The other book I am reading over breakfast is What is the matter with Kansas? by T.C Franks - so the head banging between the two is at times very disconcerting.
Having not finished reading these, I consider this merely a prelude to a book recommendation.
Richard Evan's Book, as the Foreign Affairs Review notes, is 'disturbing' since he takes a good deal of time to work on the types and nature of state sponsored terror that opened the period from 1933 to 1939. I feel I will leave for later my giggle at the current american mythos about the utility of torture in the CSI/24hr model, where there is this need to find the hidden nuke. Since Evan's goes into various cases where torture was used, but clearly was not useful at 'find the nuke'. But was effective at breaking up political opposition. There is the core problem of whether torture is useful for americans or should we finally learn from history. But that is a rant for another time.

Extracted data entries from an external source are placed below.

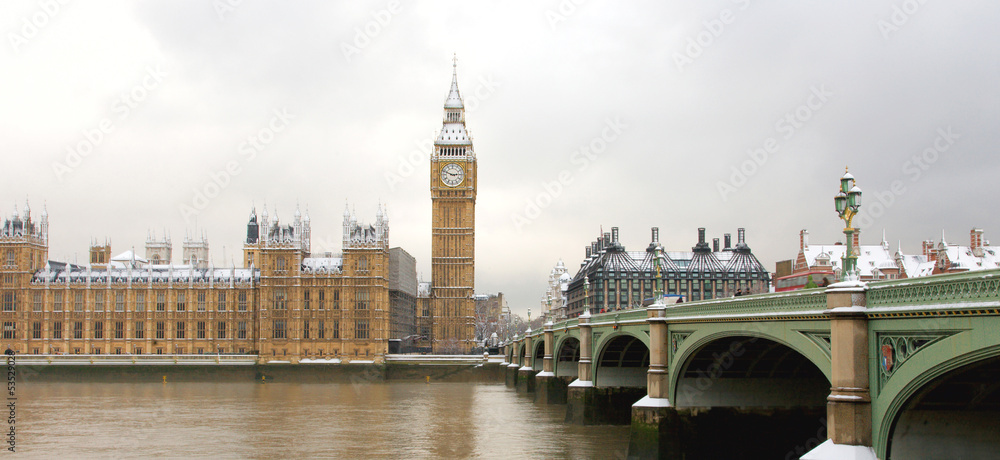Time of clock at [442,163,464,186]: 2:48
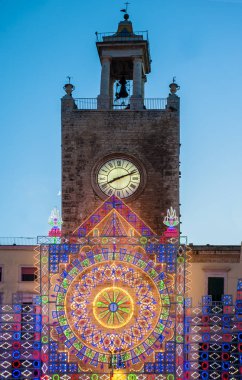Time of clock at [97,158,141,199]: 8:11
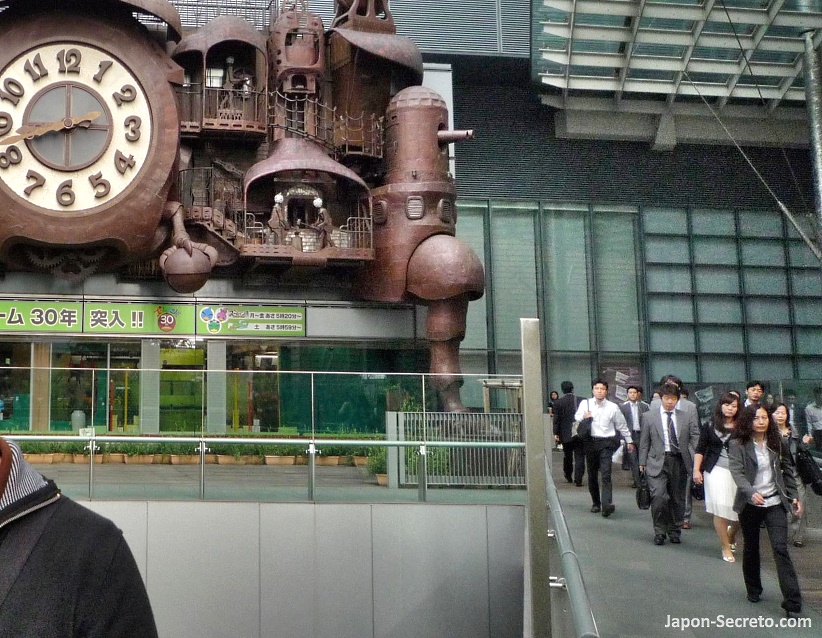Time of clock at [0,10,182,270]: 2:42
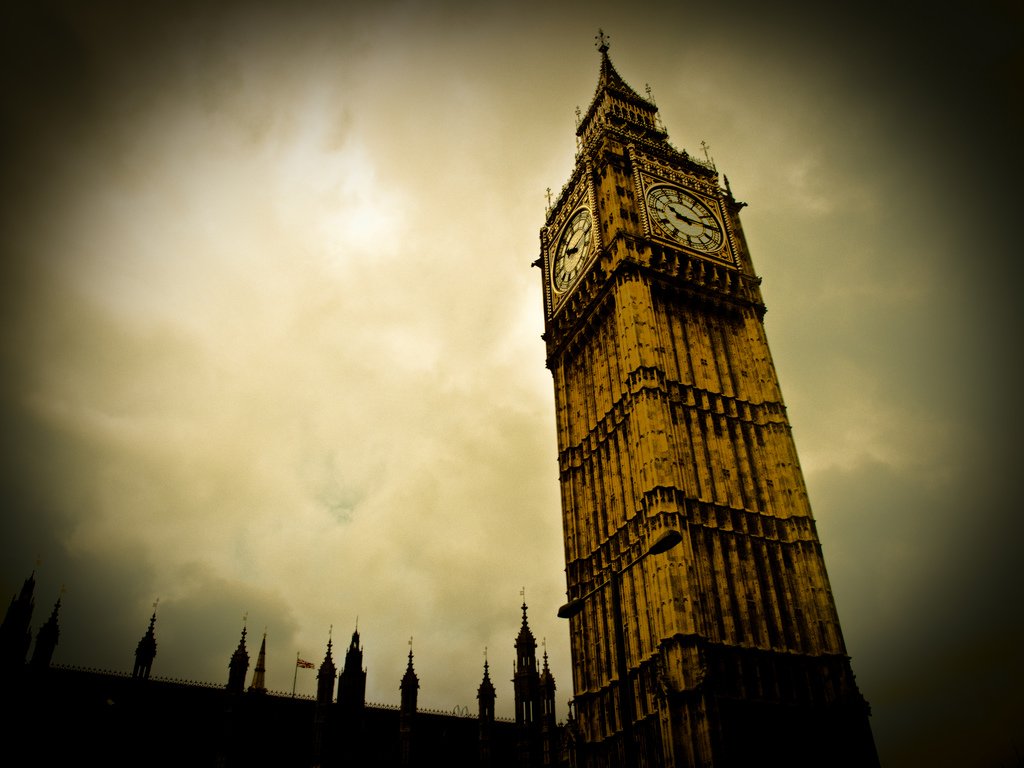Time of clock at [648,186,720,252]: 10:14
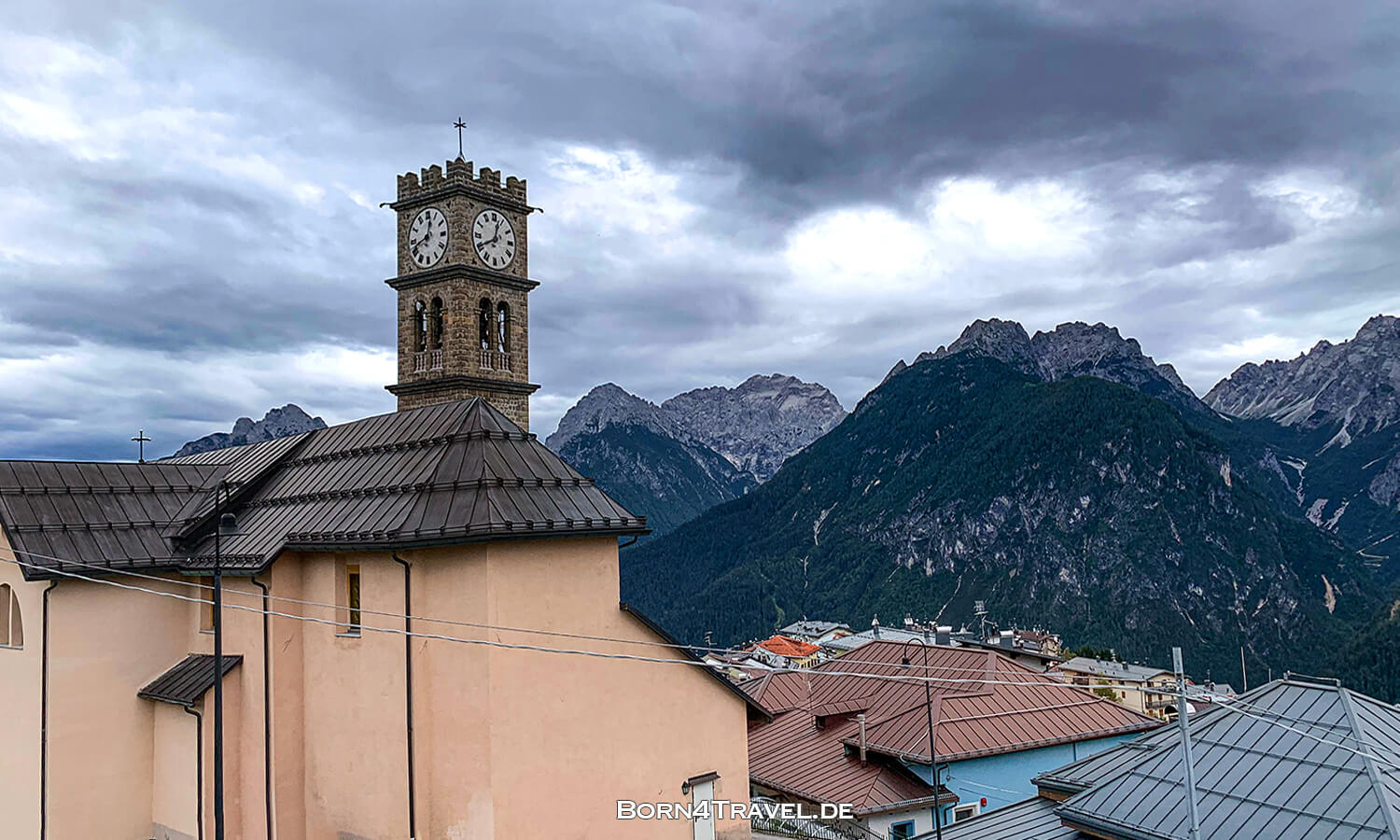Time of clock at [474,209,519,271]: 12:40
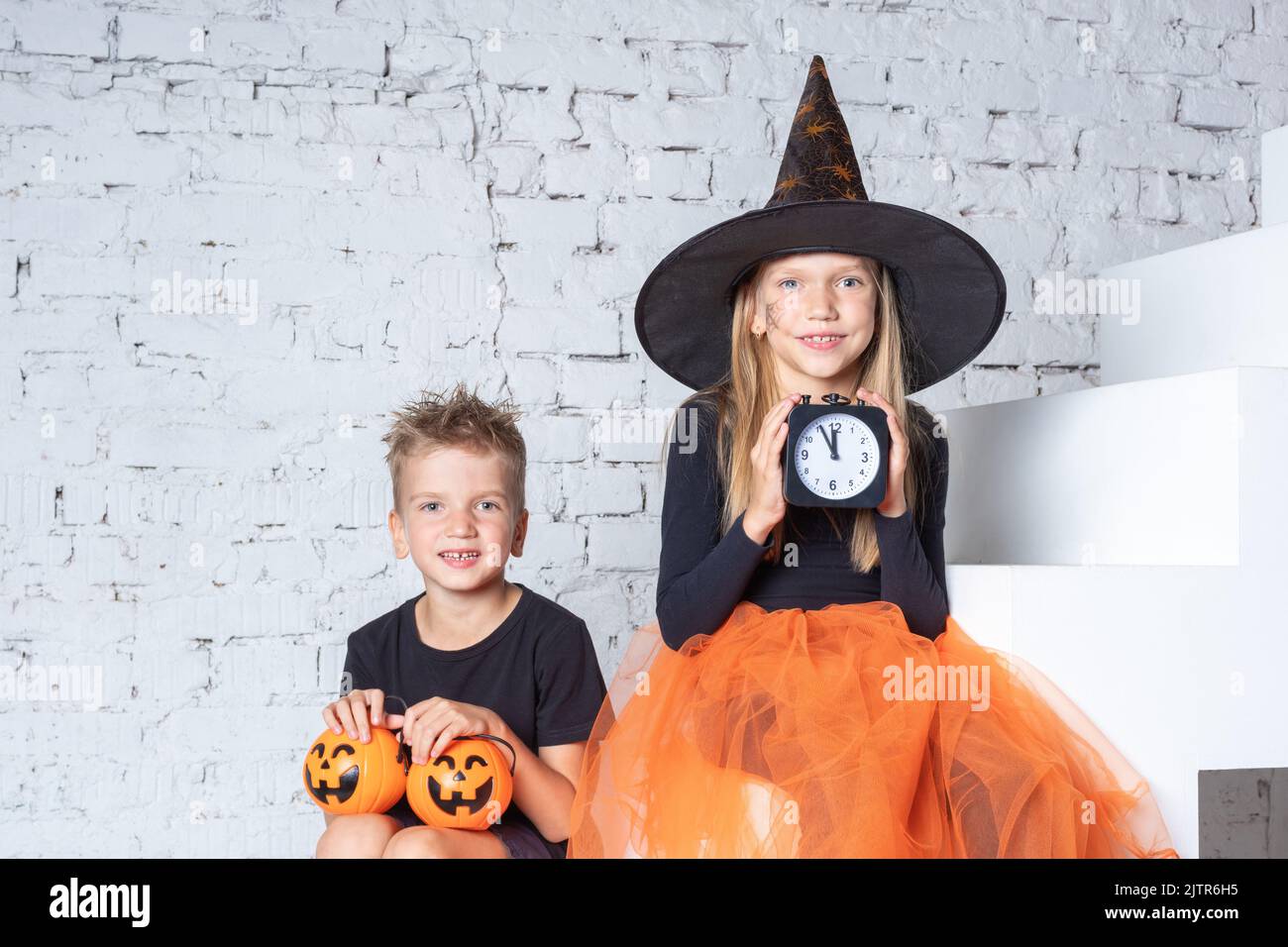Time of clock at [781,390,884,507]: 11:55
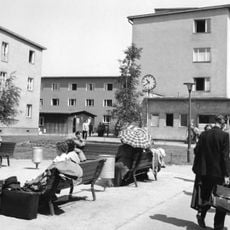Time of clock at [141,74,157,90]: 10:39
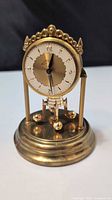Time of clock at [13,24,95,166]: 12:28
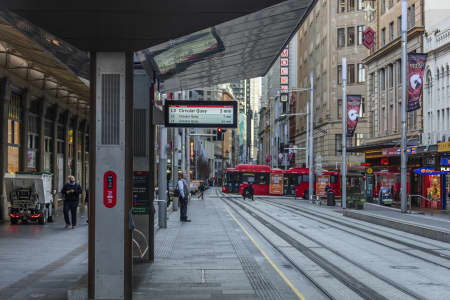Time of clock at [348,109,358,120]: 7:12
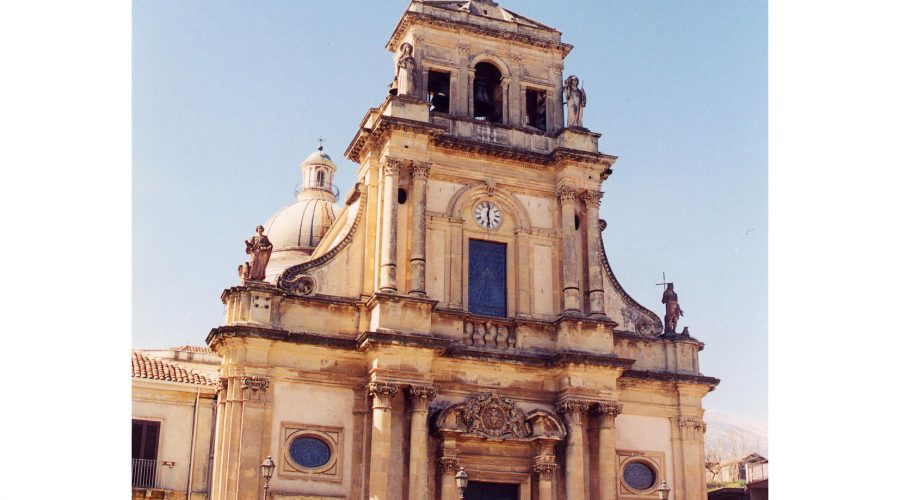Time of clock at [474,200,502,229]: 12:28
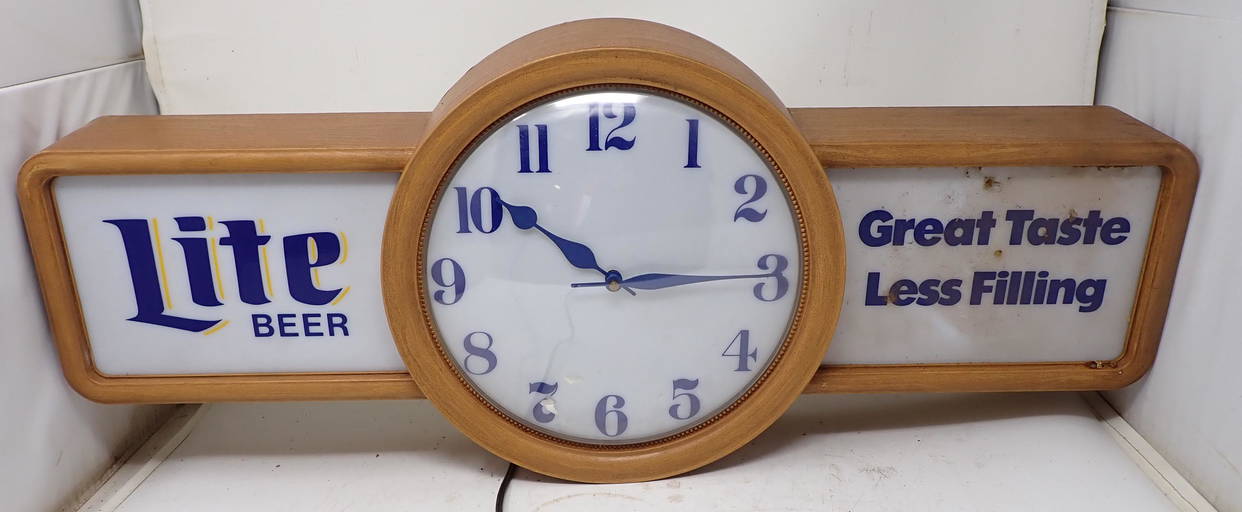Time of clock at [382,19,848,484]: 10:14
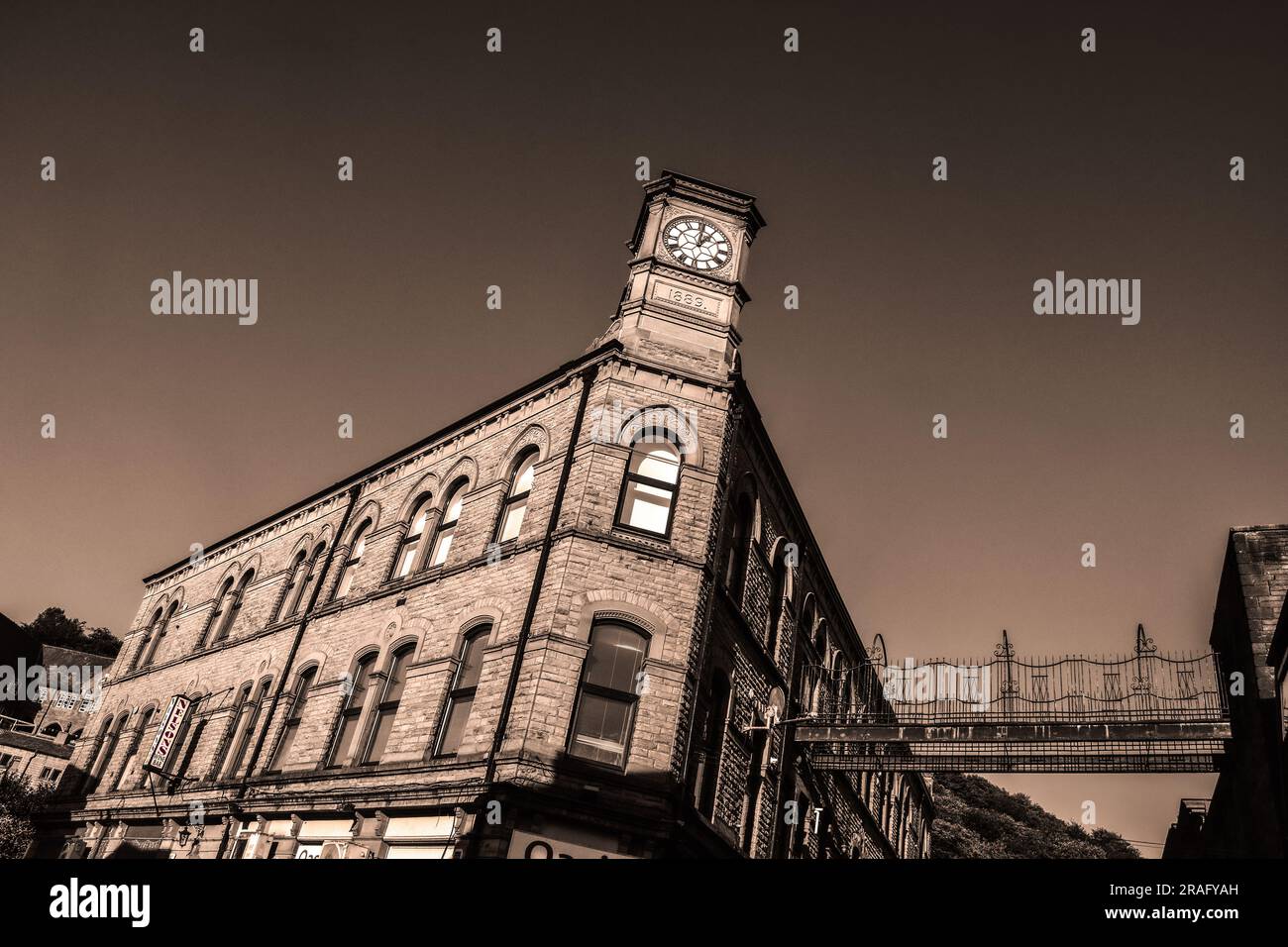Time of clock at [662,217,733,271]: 12:05
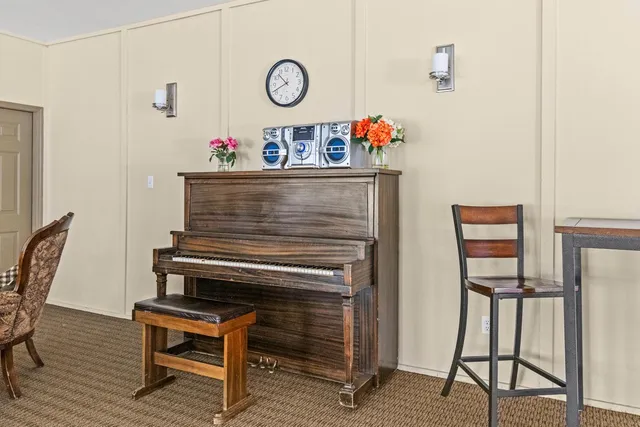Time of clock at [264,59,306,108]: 10:41
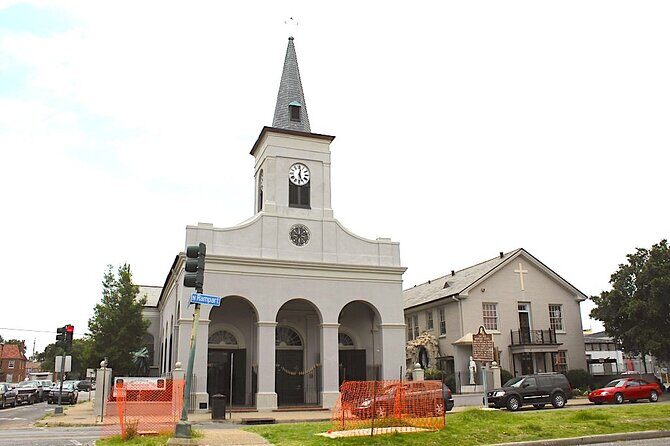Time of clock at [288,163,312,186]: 12:26
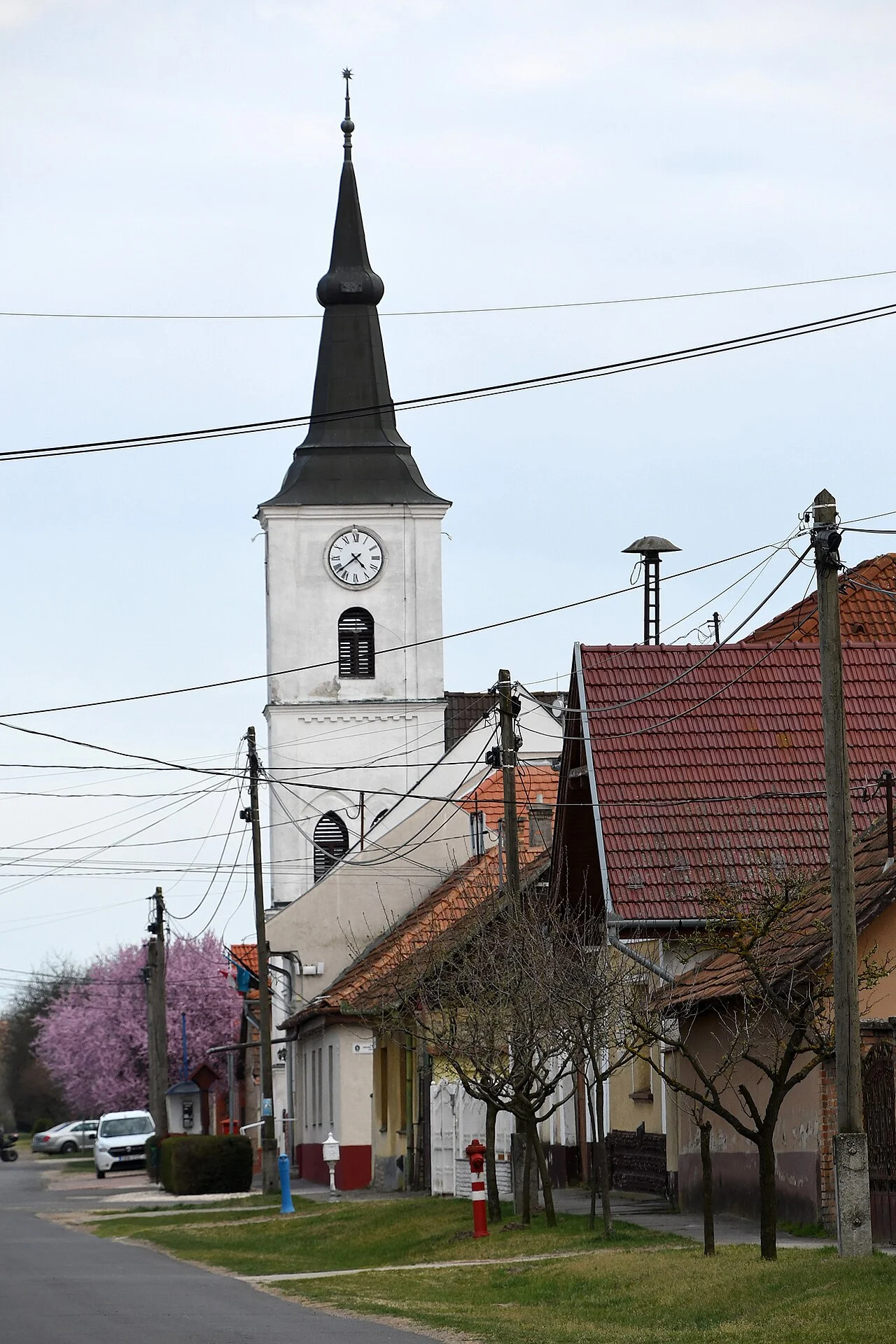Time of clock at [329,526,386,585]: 4:38
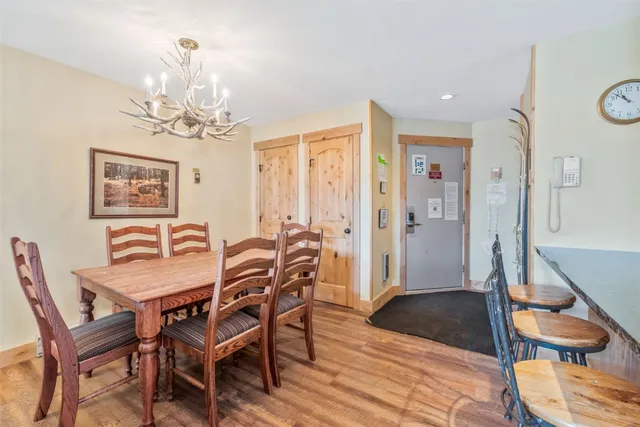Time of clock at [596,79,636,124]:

So it is in the current context of our friends over at The Mojowire chasing the variations on the new and improved 'stabbed in the back' gambits, coupled with dr_strych9 ongoing questioning
Is it time to defect to the west?that lead me once more back into reviewing the technical literature.
I personally feel that the current fiasco of the President BLOWING THE COVER on his own wire tap strategy is the sort of folly that suggest that americans should start to feel safe, once the court cases start rolling. So my general sentiment remains that given the opportunity to USE the 'whatever on whomever' to advance the 'one party solution' - the reality seems to be that the current crisis is NOT the one to fear. But those who will come along and decide to cite the current case work as the excuse for future fiasco's.
The Coup of 2012 remains the critical question. Clearly if the 'neocons' can keep selling the 'stabbed in the back' thesis, they may be able to sell the idea that there is only one way to save america. This of course presumes that what is wrong with Kansas remains the guiding light for 'the general masses'. But unfortunately, I am not convinced that the "post Iraqi syndrome sequence" will be any worse than the older 'post vietnam syndrome'.
There is also the core structural problem in the american case, namely that the 'conservatives' in america alledgedly want to defend the US Constitution, and the Federal System. They do not want to restore a Kaiser. As such there is going to be the core problem of whether or not an allignment of political forces around the notion that 'lex rex' is not merely a good idea, IT IS THE LAW. That what other issues we may have, if we lose the law, we have no republic left to talk about.